The volunteers tallied 45 species representing 3,971 individual birds.

Perhaps indicative of winter's early arrival, they found more dark-eyed juncos than any other species of bird with a count of 633.

The weather almost certainly is the reason that this year's group found only one single waterfowl, a mallard. The volunteers had not done so poorly on waterfowl in recent history, Frederickson noted. There was not so much as a goose to be found on the few open water spots remaining at the time of the count.

This year's cold weather also served to concentrate both pheasants and wild turkeys. The volunteers counted 396 pheasants and 98 wild turkeys.

They also did well on raptors, finding all 10 expected species of hawks, falcons, eagles, and owls. There was also a surprise: A red-shouldered hawk was observed, according to the report.

The volunteers only spotted two pine siskins, and they did not spot any redpolls.

The eastern screech owl continued to be an elusive creature on count day. Two of the birds were seen one week before the count, but as happened in many previous years, none could be observed on the day of the count.

The local group participated in a National Audubon Society event that began in 1900. The early-winter bird census provides a "snapshot'' of bird populations in an area over time. The volunteers attempt to tally all of the birds within a 15-mile radius on the day of the count. Some take to the field. Others keep track of the birds at their feeders from the comfort of their homes.

The volunteers join for a lunch and coffee at Prairie Woods Environmental Learning Center where they tally up the day's observations.

Frederickson extended his thanks to all of the volunteers for their help. This year's count was benefited by the help of seven first time volunteers, he added.

▶ **ENTRIES SUPPLIED**:
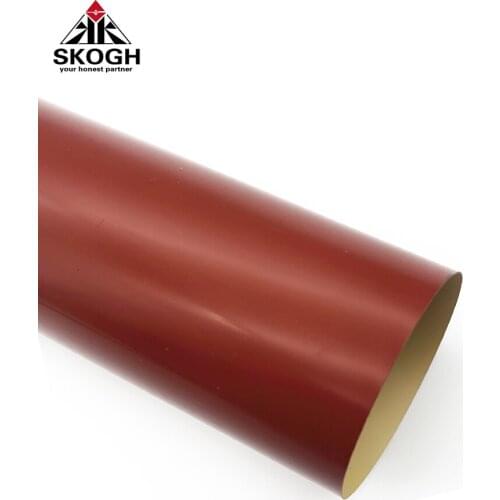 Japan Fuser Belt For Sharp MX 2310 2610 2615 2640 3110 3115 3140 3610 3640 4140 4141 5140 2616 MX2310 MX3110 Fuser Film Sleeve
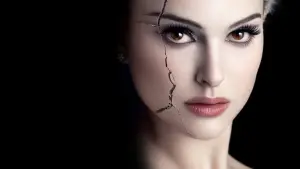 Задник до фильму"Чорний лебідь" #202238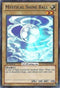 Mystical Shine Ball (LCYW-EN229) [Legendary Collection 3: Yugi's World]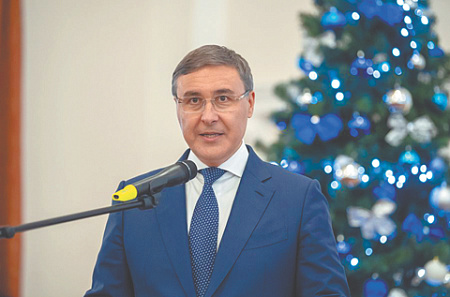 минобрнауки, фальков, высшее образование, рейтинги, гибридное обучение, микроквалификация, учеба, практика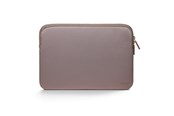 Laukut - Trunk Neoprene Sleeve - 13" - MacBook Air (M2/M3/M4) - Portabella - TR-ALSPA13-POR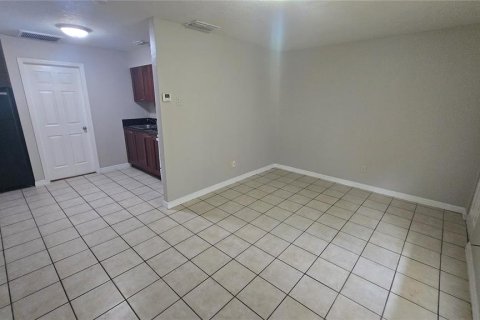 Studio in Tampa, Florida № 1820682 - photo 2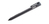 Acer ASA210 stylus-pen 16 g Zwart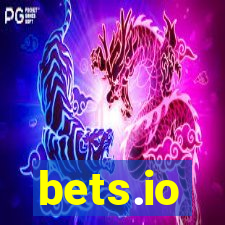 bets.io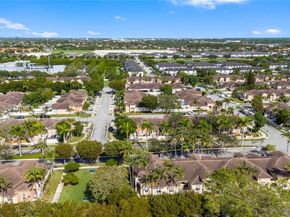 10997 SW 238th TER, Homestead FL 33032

▶ **TASK GOAL**: Reproduce the entire bird count text above, word for word.

▶ **WRITTEN REPLY**:
The volunteers tallied 45 species representing 3,971 individual birds.

Perhaps indicative of winter's early arrival, they found more dark-eyed juncos than any other species of bird with a count of 633.

The weather almost certainly is the reason that this year's group found only one single waterfowl, a mallard. The volunteers had not done so poorly on waterfowl in recent history, Frederickson noted. There was not so much as a goose to be found on the few open water spots remaining at the time of the count.

This year's cold weather also served to concentrate both pheasants and wild turkeys. The volunteers counted 396 pheasants and 98 wild turkeys.

They also did well on raptors, finding all 10 expected species of hawks, falcons, eagles, and owls. There was also a surprise: A red-shouldered hawk was observed, according to the report.

The volunteers only spotted two pine siskins, and they did not spot any redpolls.

The eastern screech owl continued to be an elusive creature on count day. Two of the birds were seen one week before the count, but as happened in many previous years, none could be observed on the day of the count.

The local group participated in a National Audubon Society event that began in 1900. The early-winter bird census provides a "snapshot'' of bird populations in an area over time. The volunteers attempt to tally all of the birds within a 15-mile radius on the day of the count. Some take to the field. Others keep track of the birds at their feeders from the comfort of their homes.

The volunteers join for a lunch and coffee at Prairie Woods Environmental Learning Center where they tally up the day's observations.

Frederickson extended his thanks to all of the volunteers for their help. This year's count was benefited by the help of seven first time volunteers, he added.